As my lungs began to burn, urging me to come up for air, my fears told me to stay down even more urgently.
Reaching something of a compromise, I stuck the reed still clamped in my mouth up above the water’s surface, blew out the silty water in the plant’s hollow, and took a welcome breath.
Slowly regathering my wits—recognizing that I could only use that term loosely in my case—I sought outward with my inner vision, keeping my eyes closed all the while as I tried to locate the source of Alric’s concern.
To my dismay, and the further undermining of my sense of self-worth, I realized the wyverns had not fled my presence.
The dragonkin had bolted from something far worse.
A massive shape sullied the heavens, its vile presence spreading over the treetops in an abominable stain as it circled lazily above.

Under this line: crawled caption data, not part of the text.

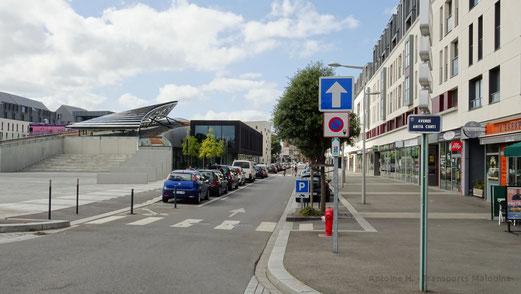 La rue Nicolas Bouvier, située au Nord de la Médiathèque. Sur la gauche de la photo, la piste cyclable qui lone la médiathèque. Sur la droite, le large trottoir qui longe les commerces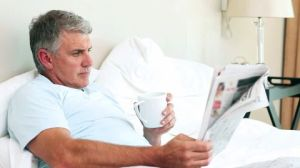 reading newspaper in bed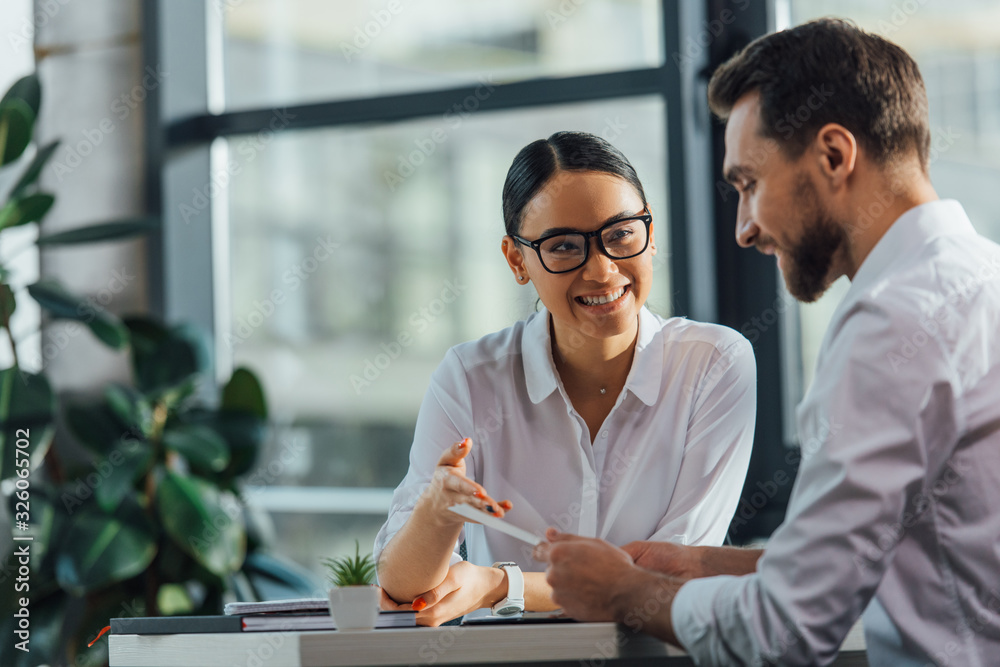Fototapeta female asian translator working working with smiling businesswoman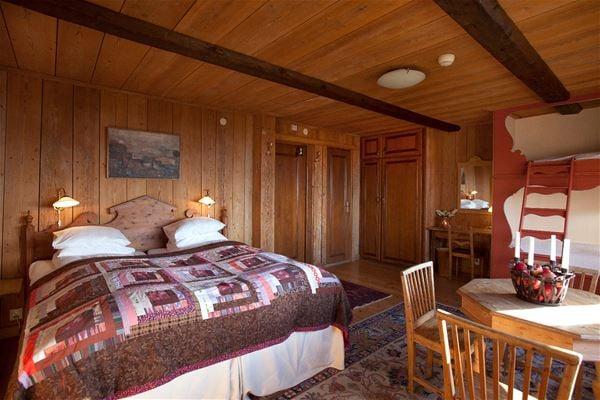 Dubbelsäng med lapptäcke som överkast i ett rum med golv, väggar och tak av furu.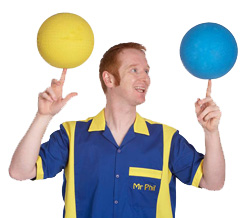 Mr Phil demonstrates how to spin two balls at a circus workshop in Plymouth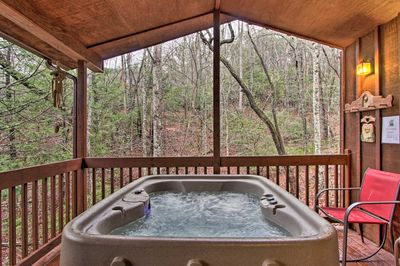 Up to 4 guests can enjoy soaking in the views from the private hot tub.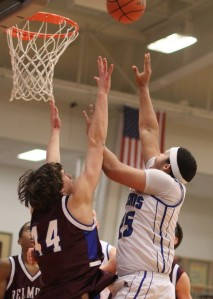 Devan Harris shoots over Justin Wagner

The infernal was an eclipse of evil, a vast presence blocking the light above, the chill of winter manifest, roaring up from the deepest lifeless pits and the maw of insanity, threatening to consume any who peered too deeply within its mind-shattering heart.
Without my eyes to see its physical manifestation, I only sensed the demon’s presence.
And that was more than enough.
Whatever it was, the demon was a thing of true power, essence-drinking Darkness radiating out from its many-limbed form in clouds of abnegation.
Thankfully, it was not looking for me.
I hoped.
I was never so glad to stay put in a swamp, my anxieties of what might lay in wait to snatch me up in the murky waters far less than my fear of facing the monster flying overhead.
“What is that, Alric?”
Alric’s voice was a low growl. “That, Saedeus, is a Duaga, a demon lord.”
That was something I never wanted to encounter again.
“Can it not sense Loer’allon’s presence?
“Why is it not coming for us?”
“Loer’allon can mask her essence, as you will need to learn to do.”
He paused, then added, “You are beneath the demon lord’s notice, Saedeus. For that, you should be thankful until the end of your days.”
I was already thankful and the day had not ended yet.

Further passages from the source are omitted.